RECORDS SHOWN:
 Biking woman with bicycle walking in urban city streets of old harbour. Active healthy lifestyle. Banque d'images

...

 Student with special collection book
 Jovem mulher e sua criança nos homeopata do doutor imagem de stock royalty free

==

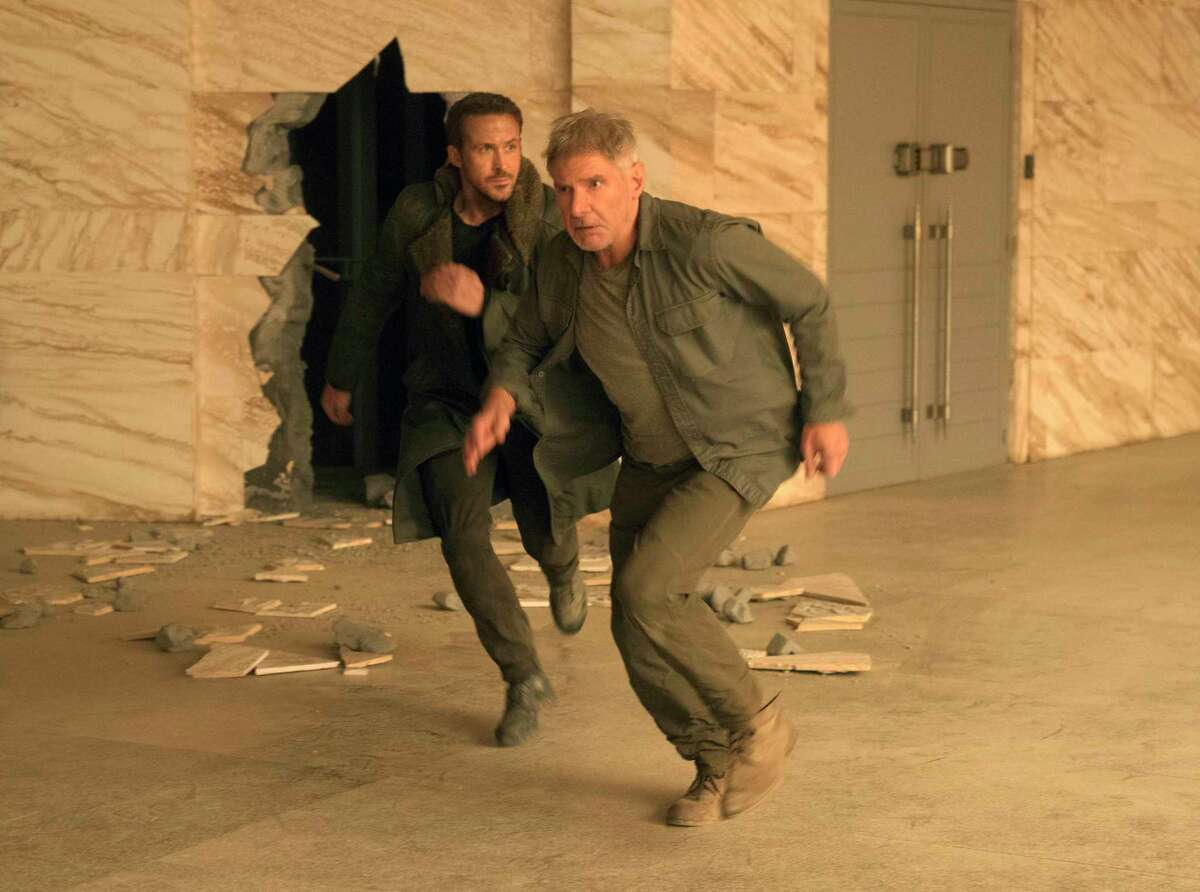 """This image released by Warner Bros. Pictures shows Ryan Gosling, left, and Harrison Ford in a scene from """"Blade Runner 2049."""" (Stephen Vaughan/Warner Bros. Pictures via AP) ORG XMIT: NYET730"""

WHAT YOU NEED TO DO:
Find the string "with" in the material above, and report every line where it occurs.

YOUR SOLUTION:
 Biking woman with bicycle walking in urban city streets of old harbour. Active healthy lifestyle. Banque d'images
 Student with special collection book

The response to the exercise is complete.